───── Documento ─────
Comenzaré por donde menos esperaba, contando sobre un sábado cualquiera, esto es, un sábado especial –algo tiene el sábado que aún nos reconforta. A poco de terminar el mes de abril, por fin llegaron los libreros a casa. Cuatro, sólo cuatro, suficientes para que la vida se instalara en un muro de la sala. Llegaron el viernes por la mañana, con sus vetas y olores, se instalaron solemnes, cimbraron el piso en actitud de espera –un librero sin libros es como una novia en la esquina, impaciente y notoriamente expectante.
Lucían sus juegos de curvas y brillos de encino; así los imaginaba, pero no los había imaginado vacíos. Para el día siguiente por la tarde cuatro grandes lectores llegaron a visitar esos libreros sin libros. A un lado, doce cajas de cartón que poco a poco hasta el anochecer se fueron vaciando. Me gustaría decir cómo se acomodaron los libros, si hubo criterio, cuál fue… pero eso no importa ahora. Sólo puedo decir que los más importantes para este lector quedaron en lugar aparte, y que algunos ya no llegaron al librero, se refugiarán en alguna librería de viejo, otros ocuparán su lugar.
Pasaron algunas noches antes de sentarme por fin a disfrutar de mis libros entre tablones de madera. Cuando llegó el momento, parecía que la espera había terminado… por fin me encontraba de nuevo con un pedazo de mi historia. Digo que soy de Chiapas, que allá está mi historia; digo que hace once años vivo en la ciudad de México, que aquí he continuado mi historia; pero digo también que soy cosmopolita y que mi historia se diluye en muchos lugares… porque leo.
───── Sección de datos ─────
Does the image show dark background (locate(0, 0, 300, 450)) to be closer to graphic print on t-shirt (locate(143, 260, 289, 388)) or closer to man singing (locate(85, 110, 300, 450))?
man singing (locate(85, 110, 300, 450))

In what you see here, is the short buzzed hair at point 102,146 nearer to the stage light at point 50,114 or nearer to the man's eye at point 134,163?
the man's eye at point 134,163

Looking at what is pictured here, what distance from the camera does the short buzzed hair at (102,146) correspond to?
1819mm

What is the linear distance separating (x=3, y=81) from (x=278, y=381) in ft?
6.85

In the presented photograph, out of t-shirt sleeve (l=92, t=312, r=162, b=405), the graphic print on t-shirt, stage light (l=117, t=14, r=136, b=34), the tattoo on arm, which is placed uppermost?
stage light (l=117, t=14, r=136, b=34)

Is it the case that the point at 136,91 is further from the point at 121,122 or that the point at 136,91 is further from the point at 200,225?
─────
Instrucciones de trabajo:
• 1. Indica si cada afirmación coincide con el texto sobre los libreros. Responde sí o no y cita las palabras del texto que lo deciden. (a) Los libreros llegaron a la casa un sábado. (b) Los libros se sacaron de doce cajas de cartón. (c) Quien narra lleva once años viviendo en la ciudad de México.
• 2. Prolonga el texto sobre los libreros a partir de su última oración.

Respuestas a las tareas:
• 1.
(a) No: «Llegaron el viernes por la mañana».
(b) Sí: «doce cajas de cartón que poco a poco hasta el anochecer se fueron vaciando».
(c) Sí: «hace once años vivo en la ciudad de México».

• 2.
No suelo disfrutar los viajes al extranjero, pero cómo disfruto leer sobre un comerciante del norte de África que en el año mil viajó al centro de Europa, con la única intención de explicar a la esposa de su socio comercial que la poligamia no es inmoral, y que los negocios entre un creyente cristiano y uno musulmán bien pueden superar las creencias culturales y religiosas –como lo cuenta de manera formidable Abraham Yehoshua en Viaje al fin del milenio.

VIAJAR PARA CONTARLA

Más de uno ha escrito, en frases que se graban en mármol, sobre la metáfora de la lectura como viaje. No añade nada a la historia de las ideas decirlo una vez más. Unos han hablado de este viaje como una travesía por el mundo: ciudades, culturas, pueblos, hazañas, catástrofes. Otros dan un paso más: la literatura es el viaje al centro de uno mismo –si aún tenemos centro–; con el psicoanálisis de nuestro fenecido siglo XX esta idea ha echado raíces más profundas.
«Vivir para contarla» bien podría parafrasearse como «leer para contarla». ¿Contar qué? La vida, qué otra cosa. En poquísimas ocasiones he leído a alguien afirmar que el viaje literario no es más que un paseo por el barrio, la comunidad, el pueblo; el pequeño paseo matutino por la intimidad de las familias y sus historias de amor y oscuridad –pienso en Amos Oz. Sea como sea, la metáfora parece –contra Nietzsche? que no se ha gastado, al menos en lo esencial.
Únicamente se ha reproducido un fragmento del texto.